O cérebro é um órgão fascinante e que ainda guarda muitos mistérios por resolver. É difícil não abrir a boca de espanto perante os resultados de um estudo realizado no Instituto de Tecnologia da Califórnia (Caltech) e publicado esta semana na revista Cell Reports, que vem contrariar muita da teoria publicada sobre o funcionamento de determinadas áreas do hemisfério esquerdo ou direito para funções específicas, como a linguagem ou a memória.
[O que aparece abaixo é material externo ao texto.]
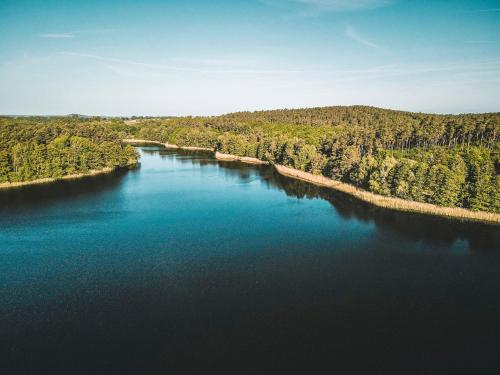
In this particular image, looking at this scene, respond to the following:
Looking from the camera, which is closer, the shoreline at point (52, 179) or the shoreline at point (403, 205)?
the shoreline at point (403, 205)

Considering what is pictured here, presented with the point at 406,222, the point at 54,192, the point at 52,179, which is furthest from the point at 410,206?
the point at 52,179

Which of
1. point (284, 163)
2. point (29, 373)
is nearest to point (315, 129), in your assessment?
point (284, 163)

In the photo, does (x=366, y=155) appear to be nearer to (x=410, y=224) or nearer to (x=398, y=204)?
(x=398, y=204)

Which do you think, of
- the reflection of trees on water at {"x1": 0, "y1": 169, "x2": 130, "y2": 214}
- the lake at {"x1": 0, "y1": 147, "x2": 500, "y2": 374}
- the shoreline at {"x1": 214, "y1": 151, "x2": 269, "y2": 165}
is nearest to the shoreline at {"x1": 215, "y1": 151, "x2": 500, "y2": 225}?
the lake at {"x1": 0, "y1": 147, "x2": 500, "y2": 374}

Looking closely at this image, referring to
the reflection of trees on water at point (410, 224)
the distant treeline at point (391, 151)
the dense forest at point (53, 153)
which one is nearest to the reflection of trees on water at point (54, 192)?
the dense forest at point (53, 153)

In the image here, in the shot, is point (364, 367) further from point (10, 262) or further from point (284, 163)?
point (284, 163)

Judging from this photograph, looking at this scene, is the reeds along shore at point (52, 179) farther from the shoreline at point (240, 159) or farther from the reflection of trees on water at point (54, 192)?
the shoreline at point (240, 159)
A equipa de cientistas da Caltech propôs-se analisar a capacidade de adaptação do cérebro em crianças com casos muito graves de epilepsia que, tendo vários ataques por dia, são sujeitas a uma cirurgia radical que remove todo um hemisfério do cérebro. Após a operação, os pacientes perdem a mobilidade da mão oposta ao hemisfério extraído e a mesma metade do campo visual. No entanto, mantêm a capacidade de andar, raciocinar ou memorizar, e embora às vezes possam ter problemas com a fala, conseguem geralmente recuperá-la.
Foram estudados seis pacientes com idades entre os 20 e os 30 anos, a quem tinham sido removidos um dos seus hemisférios cerebrais durante a infância, quando tinham idades compreendidas entre os 3 meses e os onze anos de idade. Os seus cérebros foram comparados com os de seis voluntários com ambos os hemisférios intactos.
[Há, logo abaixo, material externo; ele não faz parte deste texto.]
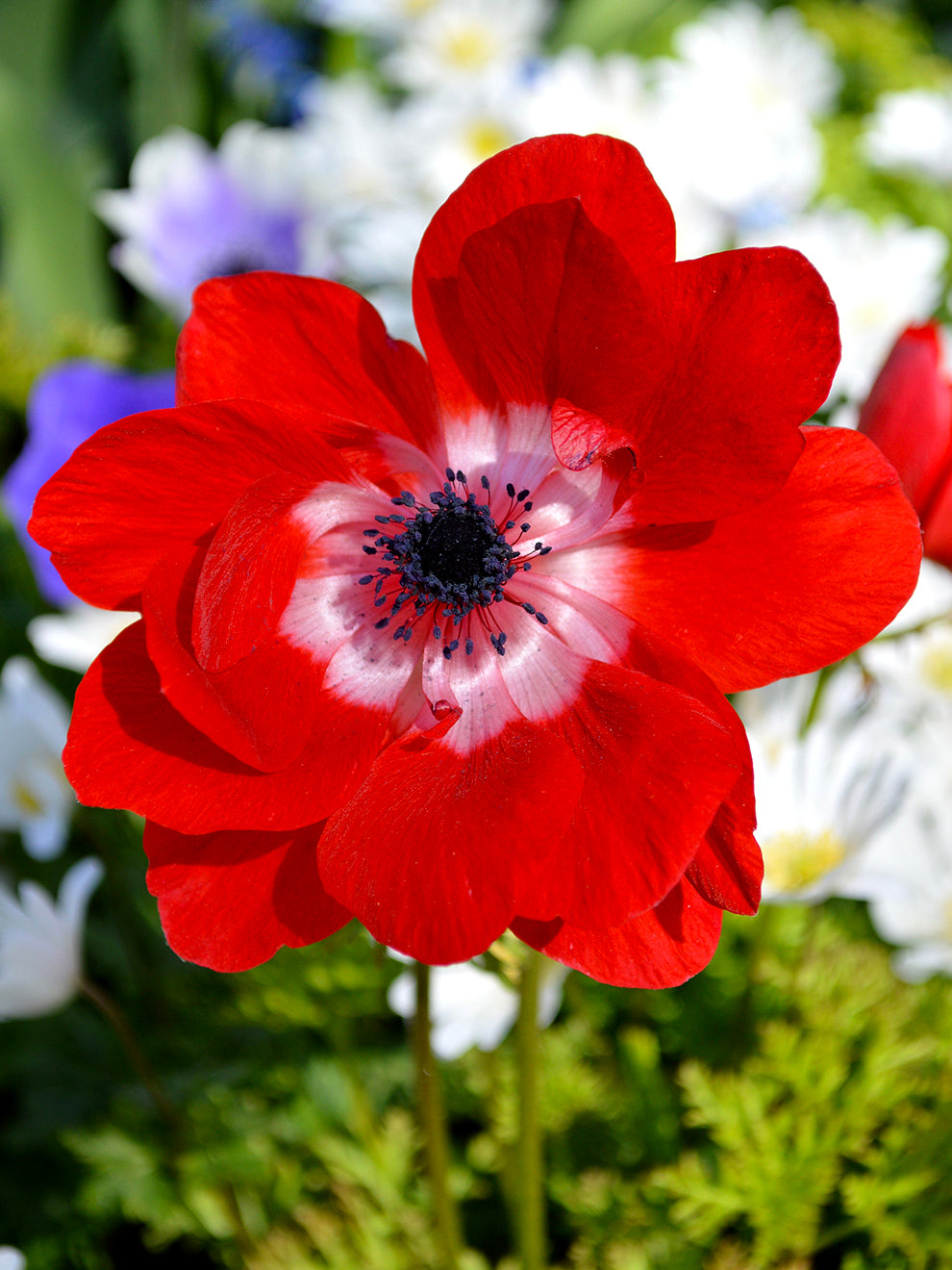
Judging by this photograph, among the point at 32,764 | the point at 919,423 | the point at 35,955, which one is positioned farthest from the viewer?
the point at 32,764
Através de ressonâncias magnéticas, foram observadas as redes cerebrais relacionadas com o controlo da visão, movimento, raciocínio ou emoções. Antes de verem os resultados, os investigadores pensavam que as pessoas com um único hemisfério teriam conexões mais fracas entre essas áreas porque, em condições normais, muitas dessas redes exigem conexões entre as duas metades do cérebro. No entanto, a conectividade global parecia normal, e até viram conexões entre as diferentes redes mais fortes do que nos sujeitos com os dois hemisférios intactos, o que poderá significar que estes indivíduos que perderam metade do cérebro podem ter desenvolvido uma maior capacidade cognitiva e uma maior capacidade de interação social.
Este estudo vem romper com a ideia clássica de que diferentes regiões do cérebro têm funções específicas (e que perdendo essa região se perderiam as capacidades associadas) defendendo que não faz sentido procurar de forma estanque a zona da linguagem, raiva ou inteligência, pois o cérebro é um conjunto que pode adaptar-se e funcionar de muitas maneiras.
Os autores do artigo afirmam que este avanço na compreensão de como o cérebro se reorganiza para compensar lesões, mesmo tão graves como as destas crianças epiléticas, pode ajudar a descobrir melhores estratégias e novos tratamentos para pessoas com danos neurológicos graves.